Musicians, often guitar and ukelele players, are positive characters in Pynchon's oeuvre. Since music is a great joy in Pynchon's world, musicians seem often to be his archetypal artist figures. See, as context, the myth of Orpheus,"the music of [whose] lyre was so beautiful that when he played, wild beasts were soothed, trees danced, and rivers stood still." http://education.yahoo.com/reference/encyclopedia/entry/Orpheus

14/6 goat hole
The goat is the naval mascot.
Goat Locker - Chiefs' Quarters and Mess. The term originated during the era of wooden ships, when Chiefs were given charge of the milk goats on board. Nowadays more a term of respect for the age of its denizens.

14/6 wardroom
wardroom n : military quarters for dining and recreation for officers of a warship. http://www.dict.die.net/wardroom

14/6 X.O.
Executive Officer.

14/6 Pappy Hod
Of or resembling pap; mushy.
pap·py2 (păp'ē) n. Informal., pl. -pies.--- Father

hod n. A trough carried over the shoulder for transporting loads, as of bricks or mortar. A coal scuttle. http://www.answers.com/topic/hod

14/6 boatswain
n : a petty officer on a merchant ship who controls the work of other seamen ... http://dict.die.net/boatswain/

14/6 riggish
wanton: said of Cleopatra whom the holy priests praise when she is riggish' (i.e. wanton) ... Anthony & Cleopatra, Shakespeare.

14/6 Pig Bodine
Notice immaturity and other relevant meanings to simple 'pig' 1 a : a young domesticated swine not yet sexually mature; broadly : a wild or domestic swine. 3 : a dirty, gluttonous, or repulsive person.--Merriam-Webster Dictionary
American Heritage Dictionary:
2. Informal: A person regarded as being piglike, greedy, or gross. 3a. A crude block of metal, chiefly iron or lead, poured from a smelting furnace. b. A mold in which such metal is cast. c. Pig iron. 5. Slang: A member of the social or political establishment, especially one holding sexist or racist views.

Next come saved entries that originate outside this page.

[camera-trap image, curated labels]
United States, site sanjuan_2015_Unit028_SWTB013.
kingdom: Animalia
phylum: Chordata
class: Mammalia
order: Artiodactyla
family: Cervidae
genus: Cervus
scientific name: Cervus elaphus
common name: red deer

Bodine: In 1905, two years after the Wright brothers powered flight, the Bodine brothers produced their first electric motor for a dental drill manufacturer.http://www.bodine-electric.com/Asp/AboutUs.asp

See terrific Bodine entry at AtD wiki: Bodine

15/8 jarhead(s)
Marine Corps slang for a Marine, perhaps for the shape of the hat/helmet they wore. The term was well-established by the fifties. Answers.com.

17/10 broad
slang term for a woman; "a broad is a woman who can throw a mean punch": American Heritage dictionary sample sentence.

17/10 "Where we going," Profane said. "The way we're heading," said Pig.
Notice the tie-in with yo-yoing, immediacy and goallessness. Also notice that Profane's question is presented as a statement and Pig's answer is all part of the same paragraph. (Unlike almost all dialogue in novels.)

17/10 WAVE lieutenants
WAVES, or "Women Accepted for Volunteer Emergency Service". In the decades since the last of the Yeomen left active duty, only a relatively small corps of Navy Nurses represented their gender in the Naval service, and they had never had formal officer status. Now, the Navy was preparing to accept not just a large number of enlisted women, as it had done during World War I, but female Commissioned Officers to supervise them. It was a development of lasting significance, notwithstanding the WAVES' name, which indicated that they would only be around during the wartime "Emergency". Department of the Navy historical bulletin.

17/10 Morris Teflon
Teflon, patented in 1941 and trademarked in 1944 by the Dupont company == Polytetrafluoroethylene (PTFE), a synthetic fluoropolymer which finds numerous applications. PTFE has an extremely low coefficient of friction and is used as a non-stick coating for pans and other cookware. It is very non-reactive, and so is often used in containers and pipework for reactive and corrosive chemicals. Where used as a lubricant, PTFE significantly reduces friction, wear and energy consumption of machinery. Wikipedia.

17/10 switchman
switchman - a man who operates railroad switches. American Heritage Dictionary. Pynchon does not like railroads. See Against the Day.

18/11 clamped down

clamp... Phrasal Verb: clamp down
To become more strict or repressive; impose controls: clamping down on environment polluters.

18/11 chipped
v. trans. chip (chp)
2. a. To break a small piece from: chip a tooth. b. To break or cut off (a small piece): chip ice from the window. American Heritage Dictionary.

18/11 wire-brushed
naval slang for a merciless chewing out: "In Flight of the Intruder, Jake Grafton as a JO gets wire-brushed by his CO for attacking an unfragged target. His boss tells him: “What you did was wrong –dead wrong…America will always need the Navy. And the Navy must obey.” "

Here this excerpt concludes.